● **What to produce**
Each record below has to be printed verbatim.

════════════════════

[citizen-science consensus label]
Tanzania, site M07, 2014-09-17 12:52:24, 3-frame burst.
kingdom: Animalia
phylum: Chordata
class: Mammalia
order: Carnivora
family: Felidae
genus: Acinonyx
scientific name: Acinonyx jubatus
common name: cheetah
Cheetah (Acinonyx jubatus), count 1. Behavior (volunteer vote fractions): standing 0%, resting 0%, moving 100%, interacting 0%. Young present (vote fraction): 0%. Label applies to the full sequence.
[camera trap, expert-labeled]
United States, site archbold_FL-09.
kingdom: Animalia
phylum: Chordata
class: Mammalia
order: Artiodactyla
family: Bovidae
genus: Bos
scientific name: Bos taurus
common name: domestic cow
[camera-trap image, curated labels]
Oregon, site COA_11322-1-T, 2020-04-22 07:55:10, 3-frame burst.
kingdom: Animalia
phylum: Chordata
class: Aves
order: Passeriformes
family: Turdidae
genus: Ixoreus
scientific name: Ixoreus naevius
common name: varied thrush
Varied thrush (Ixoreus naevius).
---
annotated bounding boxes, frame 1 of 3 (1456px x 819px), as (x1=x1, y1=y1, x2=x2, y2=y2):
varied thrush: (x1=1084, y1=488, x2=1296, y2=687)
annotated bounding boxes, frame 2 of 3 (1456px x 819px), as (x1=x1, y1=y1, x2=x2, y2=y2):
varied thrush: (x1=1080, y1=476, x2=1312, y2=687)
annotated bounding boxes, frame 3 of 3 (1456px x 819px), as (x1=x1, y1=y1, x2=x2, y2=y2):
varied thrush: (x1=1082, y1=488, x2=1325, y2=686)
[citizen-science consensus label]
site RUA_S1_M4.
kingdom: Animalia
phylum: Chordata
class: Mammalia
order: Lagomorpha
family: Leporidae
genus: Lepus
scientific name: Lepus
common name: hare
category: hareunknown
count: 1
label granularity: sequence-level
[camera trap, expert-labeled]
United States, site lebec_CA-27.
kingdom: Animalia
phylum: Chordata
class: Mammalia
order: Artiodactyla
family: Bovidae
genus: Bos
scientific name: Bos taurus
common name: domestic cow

════════════════════

● **Worked solution**
[citizen-science consensus label]
Tanzania, site M07, 2014-09-17 12:52:24, 3-frame burst.
kingdom: Animalia
phylum: Chordata
class: Mammalia
order: Carnivora
family: Felidae
genus: Acinonyx
scientific name: Acinonyx jubatus
common name: cheetah
Cheetah (Acinonyx jubatus), count 1. Behavior (volunteer vote fractions): standing 0%, resting 0%, moving 100%, interacting 0%. Young present (vote fraction): 0%. Label applies to the full sequence.
[camera trap, expert-labeled]
United States, site archbold_FL-09.
kingdom: Animalia
phylum: Chordata
class: Mammalia
order: Artiodactyla
family: Bovidae
genus: Bos
scientific name: Bos taurus
common name: domestic cow
[camera-trap image, curated labels]
Oregon, site COA_11322-1-T, 2020-04-22 07:55:10, 3-frame burst.
kingdom: Animalia
phylum: Chordata
class: Aves
order: Passeriformes
family: Turdidae
genus: Ixoreus
scientific name: Ixoreus naevius
common name: varied thrush
Varied thrush (Ixoreus naevius).
---
annotated bounding boxes, frame 1 of 3 (1456px x 819px), as (x1=x1, y1=y1, x2=x2, y2=y2):
varied thrush: (x1=1084, y1=488, x2=1296, y2=687)
annotated bounding boxes, frame 2 of 3 (1456px x 819px), as (x1=x1, y1=y1, x2=x2, y2=y2):
varied thrush: (x1=1080, y1=476, x2=1312, y2=687)
annotated bounding boxes, frame 3 of 3 (1456px x 819px), as (x1=x1, y1=y1, x2=x2, y2=y2):
varied thrush: (x1=1082, y1=488, x2=1325, y2=686)
[citizen-science consensus label]
site RUA_S1_M4.
kingdom: Animalia
phylum: Chordata
class: Mammalia
order: Lagomorpha
family: Leporidae
genus: Lepus
scientific name: Lepus
common name: hare
category: hareunknown
count: 1
label granularity: sequence-level
[camera trap, expert-labeled]
United States, site lebec_CA-27.
kingdom: Animalia
phylum: Chordata
class: Mammalia
order: Artiodactyla
family: Bovidae
genus: Bos
scientific name: Bos taurus
common name: domestic cow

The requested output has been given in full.